DigiCert launches content trust manager for AI media

DigiCert has launched Content Trust Manager as part of its DigiCert ONE platform.

The product is aimed at organisations seeking to verify the origin and integrity of digital media as AI-generated and altered content becomes more common online.

Content Trust Manager lets users attach verifiable credentials to images, video and other digital assets, allowing viewers to see where material came from, how it has changed and who made those changes. Delivered as a managed service, it is designed to spare customers from building their own signing infrastructure.

The product uses cryptographic signing and verification through DigiCert's public key infrastructure and adopts the Coalition for Content Provenance and Authenticity, or C2PA, standard. Backed by technology groups including Adobe, Microsoft and Google, the standard is intended to keep provenance information attached to files as they move between systems.

Shift in approach

The launch reflects a broader shift in how companies approach content verification. Metadata and platform signals can be removed or altered, pushing organisations towards cryptographic methods that offer a stronger way to prove authenticity.

Deepika Chauhan, Chief Product Officer at DigiCert, outlined the company's view of the challenge.

"Trust in digital content is under pressure as AI makes it easier than ever to create and alter images, video, and other media," said Deepika Chauhan, Chief Product Officer, DigiCert.

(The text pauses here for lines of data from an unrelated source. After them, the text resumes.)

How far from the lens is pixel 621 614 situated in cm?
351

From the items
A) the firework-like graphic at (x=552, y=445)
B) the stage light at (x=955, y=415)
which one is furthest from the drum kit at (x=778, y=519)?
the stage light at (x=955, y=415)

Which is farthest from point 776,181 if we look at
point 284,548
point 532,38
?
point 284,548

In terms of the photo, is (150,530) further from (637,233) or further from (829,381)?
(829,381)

"What's needed is a consistent, scalable way to attach trust directly to content itself. Content Trust Manager brings together DigiCert's global PKI and C2PA's open standards to attach trusted, tamper-evident credentials to digital media," Chauhan said.

The product supports signing through APIs, browser tools and some on-premises deployments. It also includes certificate issuance, key management and timestamping within the service.

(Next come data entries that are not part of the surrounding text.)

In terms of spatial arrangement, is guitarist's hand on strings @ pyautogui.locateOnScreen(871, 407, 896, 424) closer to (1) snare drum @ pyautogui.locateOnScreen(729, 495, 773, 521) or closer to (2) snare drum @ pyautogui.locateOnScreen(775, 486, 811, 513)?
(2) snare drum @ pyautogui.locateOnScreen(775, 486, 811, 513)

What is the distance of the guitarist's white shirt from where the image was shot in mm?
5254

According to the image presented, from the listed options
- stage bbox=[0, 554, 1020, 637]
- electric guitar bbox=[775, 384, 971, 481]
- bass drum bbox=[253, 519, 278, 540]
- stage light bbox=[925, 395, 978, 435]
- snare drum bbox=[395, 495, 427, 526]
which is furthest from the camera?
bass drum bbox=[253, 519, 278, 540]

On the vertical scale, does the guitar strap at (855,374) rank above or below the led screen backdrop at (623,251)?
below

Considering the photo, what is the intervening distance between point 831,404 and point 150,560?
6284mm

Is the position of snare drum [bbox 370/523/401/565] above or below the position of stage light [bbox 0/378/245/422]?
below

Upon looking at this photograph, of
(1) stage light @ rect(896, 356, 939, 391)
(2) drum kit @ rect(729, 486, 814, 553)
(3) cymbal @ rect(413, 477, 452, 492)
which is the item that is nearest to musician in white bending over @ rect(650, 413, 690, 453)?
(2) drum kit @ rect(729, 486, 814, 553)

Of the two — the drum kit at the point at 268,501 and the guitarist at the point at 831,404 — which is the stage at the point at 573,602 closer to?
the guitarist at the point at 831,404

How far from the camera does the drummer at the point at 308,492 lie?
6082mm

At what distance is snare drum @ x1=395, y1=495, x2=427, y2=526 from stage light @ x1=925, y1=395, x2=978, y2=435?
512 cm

DigiCert is targeting large businesses, media groups and public sector bodies that need to show where digital content originated and whether it has been changed. The company also said the product could help organisations demonstrate responsible AI practices and respond to regulatory demands around content authenticity.

Broader platform

Content Trust Manager also incorporates functions from DigiCert's Document Trust Manager, bringing document and media verification together in one platform. Customers can therefore manage authenticity measures across different forms of digital content rather than treating documents and media as separate categories.

DigiCert also linked the product to its Device Trust Manager business, which focuses on signing content at the point of capture. Under that model, device manufacturers can embed C2PA certificates into cameras, microscopes and scanners so content can be signed and timestamped when it is created.

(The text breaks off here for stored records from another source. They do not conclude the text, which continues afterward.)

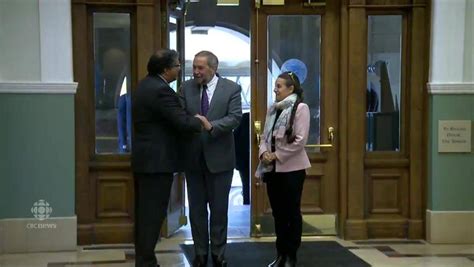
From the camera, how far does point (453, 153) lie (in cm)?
621

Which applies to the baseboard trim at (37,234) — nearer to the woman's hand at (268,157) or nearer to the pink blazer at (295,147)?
the woman's hand at (268,157)

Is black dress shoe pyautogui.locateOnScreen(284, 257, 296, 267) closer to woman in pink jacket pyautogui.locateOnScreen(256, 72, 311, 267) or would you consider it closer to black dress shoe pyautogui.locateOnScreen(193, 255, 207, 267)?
woman in pink jacket pyautogui.locateOnScreen(256, 72, 311, 267)

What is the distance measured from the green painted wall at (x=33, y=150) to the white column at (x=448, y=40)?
3.09 metres

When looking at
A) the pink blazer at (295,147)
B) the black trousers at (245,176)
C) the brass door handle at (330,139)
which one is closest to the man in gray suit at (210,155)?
the pink blazer at (295,147)

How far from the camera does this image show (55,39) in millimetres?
5816

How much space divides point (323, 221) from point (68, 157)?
Answer: 2309mm

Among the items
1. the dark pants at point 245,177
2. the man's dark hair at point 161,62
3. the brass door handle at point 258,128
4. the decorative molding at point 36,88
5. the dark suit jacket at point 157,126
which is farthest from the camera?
the dark pants at point 245,177

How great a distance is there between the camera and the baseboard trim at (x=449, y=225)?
6219 mm

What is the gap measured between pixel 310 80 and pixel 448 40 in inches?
48.3

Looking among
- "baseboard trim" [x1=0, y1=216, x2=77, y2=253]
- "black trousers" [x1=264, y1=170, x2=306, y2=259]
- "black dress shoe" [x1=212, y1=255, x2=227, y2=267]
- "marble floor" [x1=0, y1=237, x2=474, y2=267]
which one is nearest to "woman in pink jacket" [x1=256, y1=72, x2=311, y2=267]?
"black trousers" [x1=264, y1=170, x2=306, y2=259]

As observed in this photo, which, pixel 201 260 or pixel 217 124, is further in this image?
pixel 201 260

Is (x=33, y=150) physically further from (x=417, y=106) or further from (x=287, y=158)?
(x=417, y=106)

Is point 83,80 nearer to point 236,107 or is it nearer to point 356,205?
point 236,107

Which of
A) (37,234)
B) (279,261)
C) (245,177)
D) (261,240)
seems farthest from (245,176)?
(279,261)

The aim is to create a chain of trust from the source file onwards, rather than adding provenance only after content enters an editing or publishing workflow. For sectors where image integrity matters, such as media, research and parts of government, source-level signing could become an important part of establishing authenticity.

Jennifer Glenn, Research Director for IDC Security and Trust Group, said the market was moving towards standards-based verification.

"The growth of AI-generated content requires organisations to prove authenticity to preserve and maintain trust," said Jennifer Glenn, Research Director, IDC Security and Trust Group.

"By embracing C2PA standards and the proven trust of PKI, organisations can build the cryptographic foundation needed to verify provenance and authenticity of digital content, ensuring credibility and trust with customers," Glenn said.

Content Trust Manager is available now as part of DigiCert ONE and is intended to let organisations sign images, video and other assets with credentials that remain independently verifiable as the content is shared or edited.